[Direction] Write each line exactly, from the line that holds "Which has a" through the final line of the material, and no other line.

[Records for this task]
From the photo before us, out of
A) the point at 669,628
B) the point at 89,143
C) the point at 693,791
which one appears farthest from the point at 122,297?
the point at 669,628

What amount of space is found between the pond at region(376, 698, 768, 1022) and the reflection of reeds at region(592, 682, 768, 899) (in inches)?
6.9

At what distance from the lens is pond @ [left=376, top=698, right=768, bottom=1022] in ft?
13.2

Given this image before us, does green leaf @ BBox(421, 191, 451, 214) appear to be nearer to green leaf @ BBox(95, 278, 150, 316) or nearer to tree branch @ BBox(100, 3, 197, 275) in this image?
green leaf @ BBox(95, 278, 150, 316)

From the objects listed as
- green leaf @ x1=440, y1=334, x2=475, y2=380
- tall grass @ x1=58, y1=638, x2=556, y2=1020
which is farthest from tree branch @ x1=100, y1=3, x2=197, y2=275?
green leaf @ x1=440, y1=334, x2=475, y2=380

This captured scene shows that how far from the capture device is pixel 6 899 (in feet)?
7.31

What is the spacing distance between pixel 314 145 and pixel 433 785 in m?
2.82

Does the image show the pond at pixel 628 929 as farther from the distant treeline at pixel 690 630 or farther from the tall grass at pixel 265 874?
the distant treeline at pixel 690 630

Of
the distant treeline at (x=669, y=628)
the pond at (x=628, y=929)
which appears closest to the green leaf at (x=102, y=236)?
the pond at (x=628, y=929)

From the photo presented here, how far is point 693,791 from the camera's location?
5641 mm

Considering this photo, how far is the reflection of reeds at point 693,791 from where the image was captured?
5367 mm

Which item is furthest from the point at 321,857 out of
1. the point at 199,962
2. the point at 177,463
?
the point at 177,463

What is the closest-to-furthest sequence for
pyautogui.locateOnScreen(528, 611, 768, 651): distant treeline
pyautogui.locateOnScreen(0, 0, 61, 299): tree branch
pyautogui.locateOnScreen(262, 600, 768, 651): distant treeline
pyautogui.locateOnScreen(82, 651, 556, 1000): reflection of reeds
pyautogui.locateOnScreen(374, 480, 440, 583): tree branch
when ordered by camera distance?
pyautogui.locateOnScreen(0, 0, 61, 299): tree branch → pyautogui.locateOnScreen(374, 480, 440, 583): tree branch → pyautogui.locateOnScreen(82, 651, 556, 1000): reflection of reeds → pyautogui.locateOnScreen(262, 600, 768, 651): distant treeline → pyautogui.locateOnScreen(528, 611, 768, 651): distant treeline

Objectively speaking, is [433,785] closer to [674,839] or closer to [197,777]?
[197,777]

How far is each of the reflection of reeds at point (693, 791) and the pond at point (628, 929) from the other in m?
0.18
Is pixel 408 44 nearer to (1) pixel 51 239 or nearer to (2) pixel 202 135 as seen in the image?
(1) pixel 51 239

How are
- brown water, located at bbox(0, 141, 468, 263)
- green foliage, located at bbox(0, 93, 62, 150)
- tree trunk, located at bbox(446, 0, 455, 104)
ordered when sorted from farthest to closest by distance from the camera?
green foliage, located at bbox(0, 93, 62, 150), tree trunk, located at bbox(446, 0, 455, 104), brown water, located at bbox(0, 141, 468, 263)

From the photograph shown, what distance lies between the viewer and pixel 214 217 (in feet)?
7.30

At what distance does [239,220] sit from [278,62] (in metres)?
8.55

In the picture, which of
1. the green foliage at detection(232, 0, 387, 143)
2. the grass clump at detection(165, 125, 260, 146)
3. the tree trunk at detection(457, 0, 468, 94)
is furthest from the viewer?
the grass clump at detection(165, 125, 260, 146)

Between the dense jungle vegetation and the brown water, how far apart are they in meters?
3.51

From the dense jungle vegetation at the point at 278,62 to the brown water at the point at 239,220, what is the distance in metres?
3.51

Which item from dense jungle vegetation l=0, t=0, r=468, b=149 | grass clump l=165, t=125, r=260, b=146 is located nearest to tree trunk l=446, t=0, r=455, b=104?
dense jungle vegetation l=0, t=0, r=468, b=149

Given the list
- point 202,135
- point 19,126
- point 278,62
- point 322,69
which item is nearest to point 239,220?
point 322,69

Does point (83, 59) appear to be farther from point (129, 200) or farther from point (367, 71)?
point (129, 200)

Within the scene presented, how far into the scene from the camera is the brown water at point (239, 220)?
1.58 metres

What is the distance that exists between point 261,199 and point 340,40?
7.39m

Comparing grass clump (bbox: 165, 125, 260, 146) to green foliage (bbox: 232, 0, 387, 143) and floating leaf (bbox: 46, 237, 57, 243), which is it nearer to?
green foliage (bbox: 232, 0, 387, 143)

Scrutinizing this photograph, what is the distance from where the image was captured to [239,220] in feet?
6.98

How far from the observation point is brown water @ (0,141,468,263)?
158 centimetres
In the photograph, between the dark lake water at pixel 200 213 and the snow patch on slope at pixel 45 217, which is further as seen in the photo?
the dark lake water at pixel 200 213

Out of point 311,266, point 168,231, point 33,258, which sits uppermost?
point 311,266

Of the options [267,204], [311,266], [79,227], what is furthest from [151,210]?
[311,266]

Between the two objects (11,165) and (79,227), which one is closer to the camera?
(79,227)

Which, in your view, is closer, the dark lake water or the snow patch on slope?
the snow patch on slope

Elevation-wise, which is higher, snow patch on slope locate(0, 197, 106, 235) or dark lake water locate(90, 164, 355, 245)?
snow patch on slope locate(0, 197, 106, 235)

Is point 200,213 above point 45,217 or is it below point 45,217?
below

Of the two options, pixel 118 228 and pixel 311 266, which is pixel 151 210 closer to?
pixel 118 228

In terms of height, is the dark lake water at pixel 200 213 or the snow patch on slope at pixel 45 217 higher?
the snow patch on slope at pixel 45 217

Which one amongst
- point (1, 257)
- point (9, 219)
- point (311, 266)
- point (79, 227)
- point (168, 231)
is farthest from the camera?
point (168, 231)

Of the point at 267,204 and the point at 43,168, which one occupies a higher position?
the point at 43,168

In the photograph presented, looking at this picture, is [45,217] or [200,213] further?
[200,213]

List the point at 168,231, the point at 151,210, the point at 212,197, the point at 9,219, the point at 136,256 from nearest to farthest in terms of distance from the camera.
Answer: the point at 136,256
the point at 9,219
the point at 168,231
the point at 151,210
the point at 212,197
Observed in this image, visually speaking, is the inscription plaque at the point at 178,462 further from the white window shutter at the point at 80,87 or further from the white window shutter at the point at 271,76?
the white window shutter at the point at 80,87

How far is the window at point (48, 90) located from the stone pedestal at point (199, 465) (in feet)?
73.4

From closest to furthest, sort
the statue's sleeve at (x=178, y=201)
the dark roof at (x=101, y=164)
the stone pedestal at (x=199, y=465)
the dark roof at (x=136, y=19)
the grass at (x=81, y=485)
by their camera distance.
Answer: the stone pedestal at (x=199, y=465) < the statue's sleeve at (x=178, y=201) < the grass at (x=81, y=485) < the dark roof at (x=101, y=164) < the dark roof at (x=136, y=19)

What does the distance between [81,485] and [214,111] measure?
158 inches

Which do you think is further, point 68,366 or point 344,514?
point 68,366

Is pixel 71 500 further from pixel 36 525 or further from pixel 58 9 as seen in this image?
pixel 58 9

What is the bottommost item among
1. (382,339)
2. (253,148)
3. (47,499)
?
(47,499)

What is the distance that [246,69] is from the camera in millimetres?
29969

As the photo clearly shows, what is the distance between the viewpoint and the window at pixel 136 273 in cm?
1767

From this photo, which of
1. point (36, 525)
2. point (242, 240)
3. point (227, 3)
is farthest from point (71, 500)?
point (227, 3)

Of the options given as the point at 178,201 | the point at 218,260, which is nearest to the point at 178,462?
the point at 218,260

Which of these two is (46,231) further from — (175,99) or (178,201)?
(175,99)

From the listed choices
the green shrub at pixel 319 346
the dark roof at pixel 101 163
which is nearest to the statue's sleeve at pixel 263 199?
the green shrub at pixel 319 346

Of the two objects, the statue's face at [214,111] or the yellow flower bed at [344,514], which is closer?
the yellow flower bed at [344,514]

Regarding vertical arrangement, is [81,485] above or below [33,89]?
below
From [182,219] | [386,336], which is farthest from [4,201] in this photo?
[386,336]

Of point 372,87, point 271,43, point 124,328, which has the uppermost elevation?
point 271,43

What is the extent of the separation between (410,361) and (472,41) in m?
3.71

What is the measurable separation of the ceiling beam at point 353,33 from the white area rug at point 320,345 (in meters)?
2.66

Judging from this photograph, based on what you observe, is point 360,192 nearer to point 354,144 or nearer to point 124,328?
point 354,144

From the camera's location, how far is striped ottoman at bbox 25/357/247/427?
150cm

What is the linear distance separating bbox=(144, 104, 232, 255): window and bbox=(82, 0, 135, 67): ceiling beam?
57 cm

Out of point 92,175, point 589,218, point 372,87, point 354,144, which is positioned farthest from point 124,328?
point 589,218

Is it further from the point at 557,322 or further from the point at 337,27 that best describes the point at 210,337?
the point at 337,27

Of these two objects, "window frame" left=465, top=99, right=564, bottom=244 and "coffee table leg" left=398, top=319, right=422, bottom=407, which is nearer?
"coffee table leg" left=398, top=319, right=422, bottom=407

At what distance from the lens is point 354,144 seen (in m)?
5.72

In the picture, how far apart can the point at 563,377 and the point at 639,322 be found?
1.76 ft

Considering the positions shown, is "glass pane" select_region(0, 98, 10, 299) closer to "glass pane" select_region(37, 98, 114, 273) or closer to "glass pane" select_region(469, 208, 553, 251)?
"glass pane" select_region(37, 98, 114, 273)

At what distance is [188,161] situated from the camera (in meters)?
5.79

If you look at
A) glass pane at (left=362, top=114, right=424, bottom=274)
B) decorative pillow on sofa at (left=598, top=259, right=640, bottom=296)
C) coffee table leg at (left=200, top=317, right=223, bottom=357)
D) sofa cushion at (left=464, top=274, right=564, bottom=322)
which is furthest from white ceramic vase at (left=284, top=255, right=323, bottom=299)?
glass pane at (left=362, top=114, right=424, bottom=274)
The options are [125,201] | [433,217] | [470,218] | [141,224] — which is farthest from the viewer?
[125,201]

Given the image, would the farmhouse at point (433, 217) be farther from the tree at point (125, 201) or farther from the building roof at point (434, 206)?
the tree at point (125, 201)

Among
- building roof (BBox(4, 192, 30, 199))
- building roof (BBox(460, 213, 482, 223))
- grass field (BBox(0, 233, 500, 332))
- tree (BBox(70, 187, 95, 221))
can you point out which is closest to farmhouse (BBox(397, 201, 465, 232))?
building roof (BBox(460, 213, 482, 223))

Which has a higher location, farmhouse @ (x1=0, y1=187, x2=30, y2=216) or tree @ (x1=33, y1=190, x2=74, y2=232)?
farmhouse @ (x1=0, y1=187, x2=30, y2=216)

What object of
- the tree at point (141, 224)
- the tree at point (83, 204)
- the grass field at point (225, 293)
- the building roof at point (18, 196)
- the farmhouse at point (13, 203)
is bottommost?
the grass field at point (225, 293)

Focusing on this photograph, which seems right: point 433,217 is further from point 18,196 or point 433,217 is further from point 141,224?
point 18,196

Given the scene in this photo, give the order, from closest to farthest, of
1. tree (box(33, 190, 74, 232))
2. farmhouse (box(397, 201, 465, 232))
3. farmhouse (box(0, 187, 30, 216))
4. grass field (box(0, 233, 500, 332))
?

[Finished exercise]
Which has a higher location, farmhouse @ (x1=0, y1=187, x2=30, y2=216) or tree @ (x1=33, y1=190, x2=74, y2=232)?
farmhouse @ (x1=0, y1=187, x2=30, y2=216)

What object of
- the tree at point (141, 224)
- the tree at point (83, 204)
- the grass field at point (225, 293)
- the building roof at point (18, 196)
- the farmhouse at point (13, 203)
is bottommost?
the grass field at point (225, 293)

Focusing on this photograph, which seems right: point 433,217 is further from point 18,196 or point 433,217 is further from point 141,224?
point 18,196

Given the scene in this photo, give the order, from closest to farthest, of
1. tree (box(33, 190, 74, 232))
2. farmhouse (box(397, 201, 465, 232))
3. farmhouse (box(0, 187, 30, 216))
4. grass field (box(0, 233, 500, 332))
?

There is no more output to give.